Reviews as Cultural Work

5 years ago | Billy Higgins Peery (Member)

My thoughts regarding WFG reviews can be boiled down to one sentence: reviews are cultural work.

That doesn’t really convey my meaning, though -- there’s a lot that needs to be unpacked. Most of the ambiguity is to be found in the phrase “cultural work.” What I mean by the word “cultural,” and how it relates to the word “work.”

So, let’s define culture. I’ve run across all sorts of interesting definitions of the term, but my favorite, and the way I’m using it here, is, “a way of doing things, which can be passed down from one generation to the next.”

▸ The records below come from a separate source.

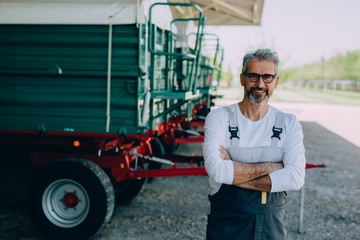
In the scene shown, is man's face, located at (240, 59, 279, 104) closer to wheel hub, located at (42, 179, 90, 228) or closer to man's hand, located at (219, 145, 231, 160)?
man's hand, located at (219, 145, 231, 160)

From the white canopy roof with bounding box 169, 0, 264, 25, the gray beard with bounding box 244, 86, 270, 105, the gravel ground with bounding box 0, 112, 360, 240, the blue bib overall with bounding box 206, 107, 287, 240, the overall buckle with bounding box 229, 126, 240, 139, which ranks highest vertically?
the white canopy roof with bounding box 169, 0, 264, 25

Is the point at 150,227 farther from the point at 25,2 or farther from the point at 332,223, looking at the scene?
the point at 25,2

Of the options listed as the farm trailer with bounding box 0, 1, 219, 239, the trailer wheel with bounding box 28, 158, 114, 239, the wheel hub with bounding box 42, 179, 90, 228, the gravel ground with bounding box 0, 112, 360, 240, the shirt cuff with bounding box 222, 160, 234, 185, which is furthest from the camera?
the gravel ground with bounding box 0, 112, 360, 240

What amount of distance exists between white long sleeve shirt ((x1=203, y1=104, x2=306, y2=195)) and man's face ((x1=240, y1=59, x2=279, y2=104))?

So there’s a book culture (long-ish texts are informed by the texts that have come before), a book publishing culture (Johannes Gutenberg figured out movable type, a skill which has been passed down and built upon), literary subcultures (much modern fantasy is at least partially in debt to the way Tolkien did things; crime relies on the literary achievements of me like Chandler and Ellroy), and so on and so forth. There are possibly an infinite number of cultures and subcultures out there -- South African culture, lumberjack culture, hacker culture -- but hopefully the basic point is clear. Culture is simply a way of categorizing influence.

Then we come to the word “work.” For this discussion I’m not interested in the economic meaning of it. Instead I simply mean something that takes time, effort, concentration, etc.

So, to go back to the original statement, reviews are things that take time and effort, which in some way relate to a way of doing things.

Review writers’ purposes vary: they might want to shine a spotlight on the work they’re doing, or perhaps shine a light on themselves. Maybe they just want to contribute to the community, maybe they want something else entirely.

Honestly? I couldn’t care less about reviewers’ myriad motives. This doesn’t seem to be a widely held view, but it is mine. Instead, I care what impact reviews have.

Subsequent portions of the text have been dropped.